GDPR Compliance Checklist for Small Businesses: UK Guide
Table of Contents
If you run a small business in the UK and collect any personal data from customers, website visitors, or staff, GDPR applies to you. There is no minimum employee threshold, no turnover floor, and no exemption for sole traders. Working through a GDPR compliance checklist is the most practical way to understand your obligations, identify gaps, and put the right processes in place before the Information Commissioner’s Office (ICO) comes calling.
This guide covers the full GDPR compliance checklist for small businesses operating under UK GDPR, with specific sections on how your website, digital marketing activity, and data tools create compliance obligations you may not have considered.
Does GDPR Apply to My Small Business?
Yes, if you process the personal data of any UK or EU resident, GDPR applies regardless of your business size. Personal data includes names, email addresses, IP addresses, phone numbers, and any information that can identify a living individual.

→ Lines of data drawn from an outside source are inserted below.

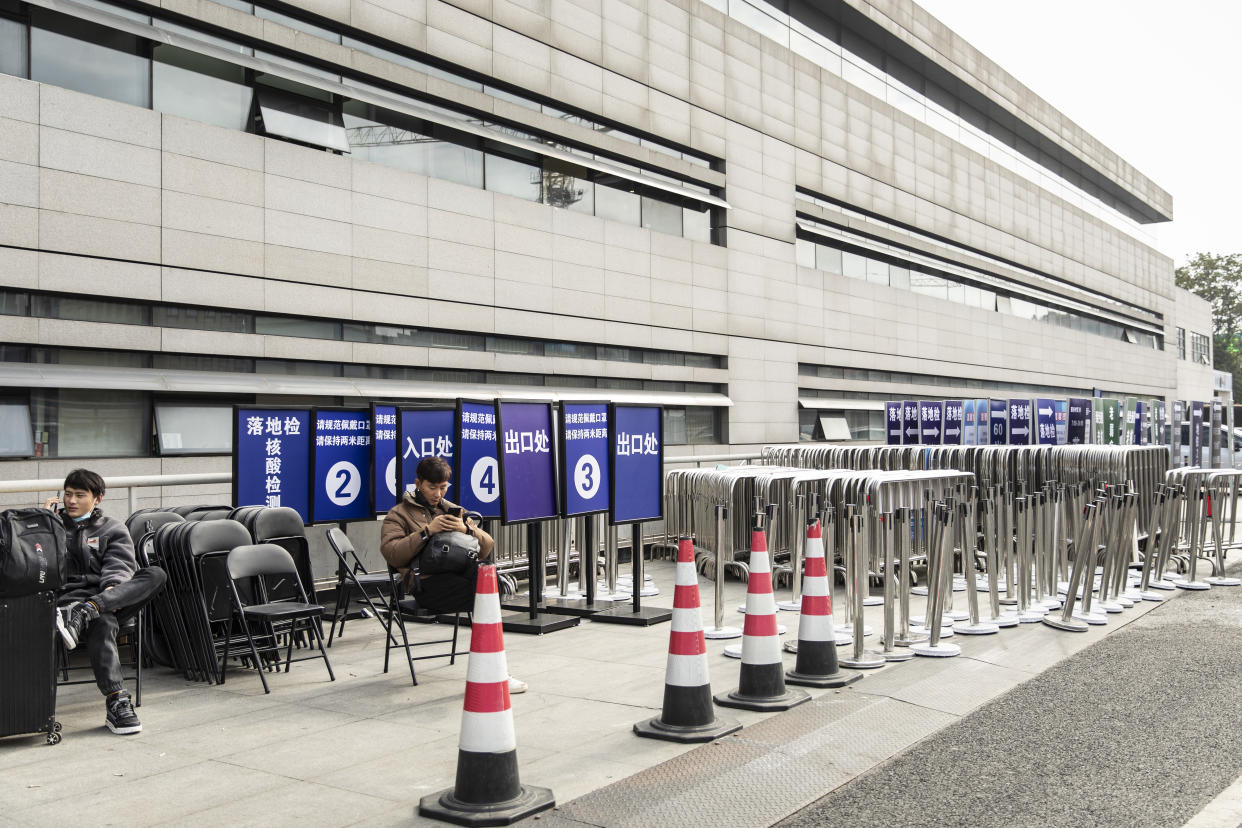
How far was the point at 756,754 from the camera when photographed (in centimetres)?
549

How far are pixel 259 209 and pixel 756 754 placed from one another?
1081cm

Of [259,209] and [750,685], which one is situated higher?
[259,209]

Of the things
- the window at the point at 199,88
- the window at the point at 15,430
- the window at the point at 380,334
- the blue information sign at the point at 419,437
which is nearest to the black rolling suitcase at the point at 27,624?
the blue information sign at the point at 419,437

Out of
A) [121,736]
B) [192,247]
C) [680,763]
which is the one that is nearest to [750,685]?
[680,763]

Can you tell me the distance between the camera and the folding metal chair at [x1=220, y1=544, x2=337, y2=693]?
23.6 feet

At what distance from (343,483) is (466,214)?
743 centimetres

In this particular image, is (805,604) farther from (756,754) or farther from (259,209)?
(259,209)

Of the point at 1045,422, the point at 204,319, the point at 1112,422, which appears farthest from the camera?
the point at 1112,422

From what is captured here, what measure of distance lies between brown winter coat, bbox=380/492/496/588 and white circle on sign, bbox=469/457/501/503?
1616mm

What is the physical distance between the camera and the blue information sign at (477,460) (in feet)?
31.3

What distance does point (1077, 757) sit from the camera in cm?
548

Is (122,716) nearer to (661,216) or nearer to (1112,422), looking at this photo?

Under UK GDPR (the version of the regulation retained in domestic law after Brexit), the rules are largely identical to the EU version. If your business sells to customers in the Republic of Ireland or elsewhere in Europe, you may need to satisfy both frameworks simultaneously. This is a practical concern for businesses in Northern Ireland, where data frequently crosses the border between Northern Ireland, the Republic of Ireland, and Great Britain.
The Windsor Framework and the UK-EU adequacy ruling currently allow personal data to flow freely between the UK and EU without additional transfer mechanisms. This ruling is not permanent and could be reviewed, so businesses with cross-border operations should monitor ICO guidance regularly.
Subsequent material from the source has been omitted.